Three years ago, I predicted that data science and machine learning (ML) would converge with data warehousing, and it would happen in the cloud. The typical reaction was short and sweet: Why would data scientists use a data warehouse, which is often the most constrained resource in an enterprise, when they’re perfectly happy to use files such as Apache Parquet, XML and Comma Separated Files. And how could this scenario ever work in the cloud?
Today, that convergence is a reality. Snowflake is proud to announce a full integration between our built-for-the-cloud data warehouse and Databricks, the leader in unified analytics. With complete accessibility between two unique offerings, this groundbreaking convergence is finally happening.
Since my prediction came true, I’d like to make another one: This convergence will have an accelerating effect on artificial intelligence (AI) and ML. The reason? AI and ML get better with the more data you have. And more data is being produced every minute.
However, many data scientists still don’t think about AI and ML data in the same way analysts think about BI. A common (mis)perception among data scientists using ML is that primitive files, rather than live data, should be used for training models and for applying different kinds of ML functions. These files are typically extracted from the data warehouse so as not to disrupt the production.

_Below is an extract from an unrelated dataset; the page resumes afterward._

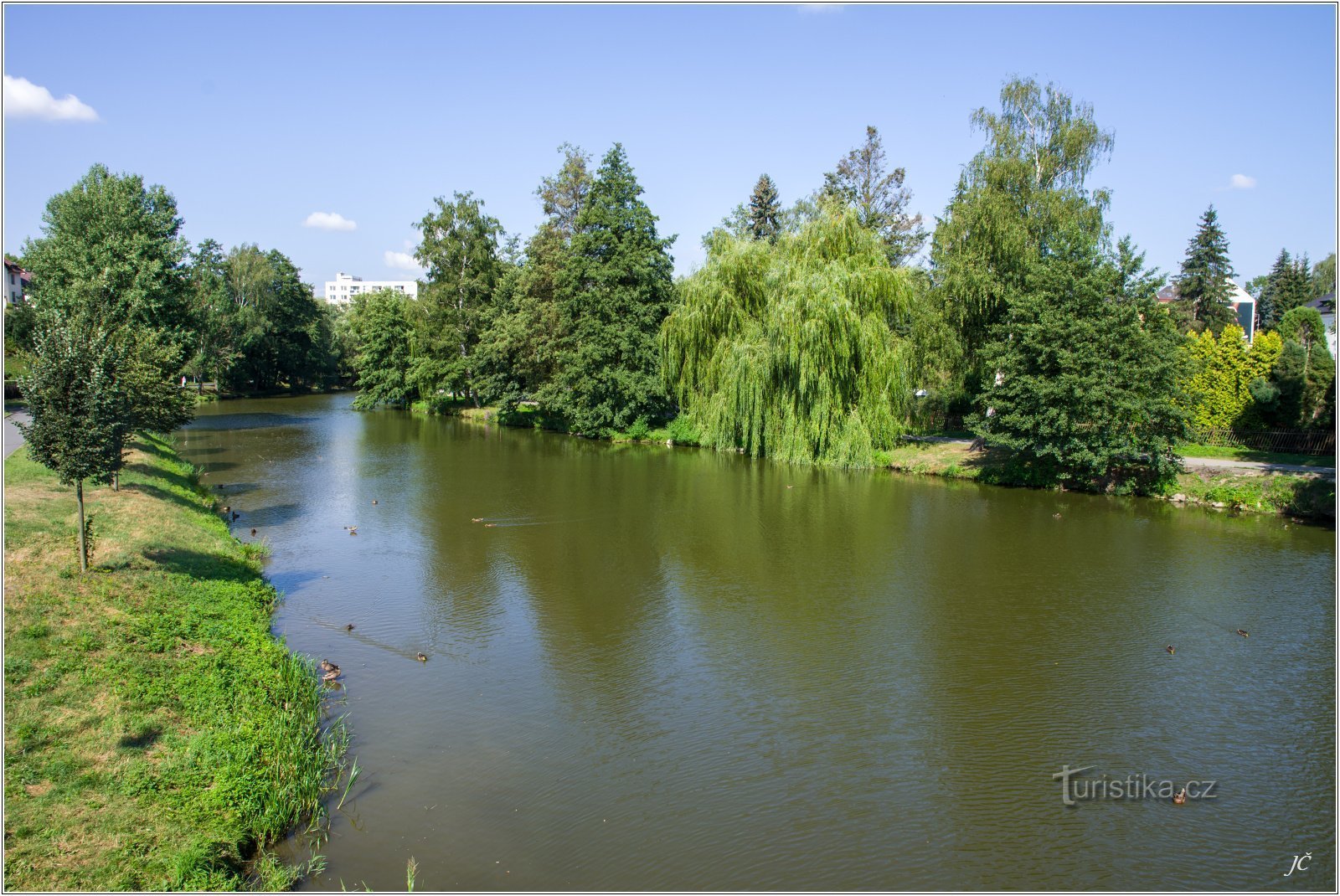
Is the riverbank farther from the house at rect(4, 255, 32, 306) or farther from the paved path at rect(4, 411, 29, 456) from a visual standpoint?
the house at rect(4, 255, 32, 306)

With a traditional data warehouse, these beliefs make some sense. However, Snowflake is no ordinary data warehouse, and there’s no reason for legacy practices to continue now that cloud data warehousing is an option. Snowflake opens the door for scalability, full support for semi-structured data such as JSON, and the utilization of real-time data without duplication.

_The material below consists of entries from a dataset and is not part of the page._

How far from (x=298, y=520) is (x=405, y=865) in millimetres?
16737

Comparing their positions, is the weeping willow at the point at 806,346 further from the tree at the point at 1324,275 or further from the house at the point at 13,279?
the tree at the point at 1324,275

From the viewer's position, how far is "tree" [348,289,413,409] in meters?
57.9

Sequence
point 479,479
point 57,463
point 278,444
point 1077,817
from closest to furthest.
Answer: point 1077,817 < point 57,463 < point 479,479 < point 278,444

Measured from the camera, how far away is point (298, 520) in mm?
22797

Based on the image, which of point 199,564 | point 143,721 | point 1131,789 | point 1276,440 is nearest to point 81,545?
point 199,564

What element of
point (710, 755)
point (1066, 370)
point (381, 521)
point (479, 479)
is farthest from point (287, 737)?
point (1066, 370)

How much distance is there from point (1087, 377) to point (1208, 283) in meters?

In fact, with the two cloud SaaS platforms working together, Snowflake and Databricks have created a unified solution that arms ML scientists with the right tools to evolve their practices and benefit from:
- Faster performance: Enable high-speed performance with an extended set of automatic pushdown of Spark to Snowflake SQL operations, combined with Snowflake’s always-on pruning of metadata.
- Rapid pace of innovation: Eliminate data wrangling, which currently takes up the majority of ML engineering time. Instead, focus on tuning ML models for faster insights.

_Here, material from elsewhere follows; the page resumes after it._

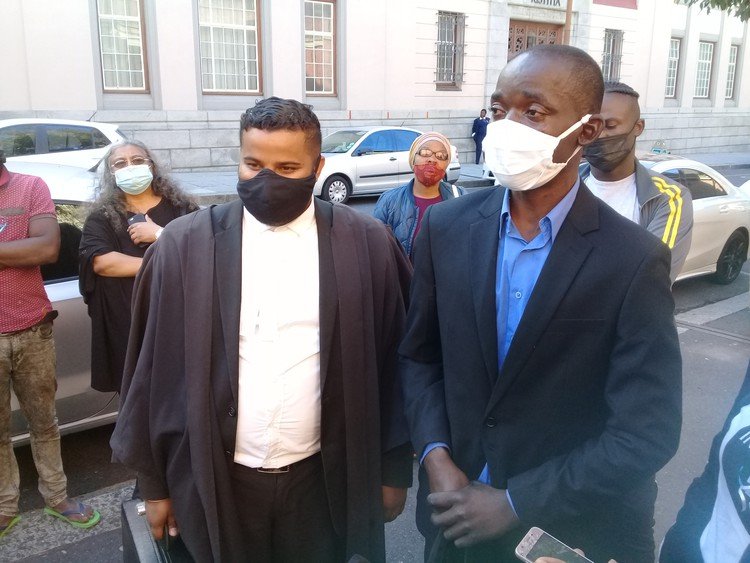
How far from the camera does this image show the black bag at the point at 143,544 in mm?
2039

- Easy access to up-to-date data: Ditch comma-delimited files or directory-partitioned data. Use SQL, Python or R with libraries of choice to define data transformation.
- Zero duplication: Never settle for stale extract files again. Utilize a single source of data and truth for both AI and ML.
- Scalability: Remove limits on your data usage. Organize vast amounts of data at scale in a performant manner, thanks to built-in cloud elasticity and flexibility.
With Snowflake’s first-class back end and foundation for your data management tier, coupled with Databricks‘ Unified Analytics Platform, everything just works. Data scientists can train models while analysts can run dashboards, all at the same data, while new data continues to flow into the data warehouse without any downside or disruption. Even customer-facing applications can hit the data, all at the same time!
However, the real winners here are the customers, as ML becomes mainstream. Teams that lack the necessary technical expertise are now empowered to run these services without worrying about the infrastructure or where the data comes from. When everything is democratized, organizations are stronger and more data-driven from end-to-end.
I’d be remiss if I didn’t also mention that only Snowflake enables instant access to shared data in real time, across and between organizations. For ML, this zero movement and sharing of real-time data will prove to be powerful for all businesses that need to collaborate and work together to gain deeper insights.
I firmly believe that being data-driven means deciphering patterns in data to make better decisions. In the end, with all data and data relationships converging in one connected place, AI driven by ML will take us to a whole new level by telling us what questions we should ask and what insights we should glean about our data.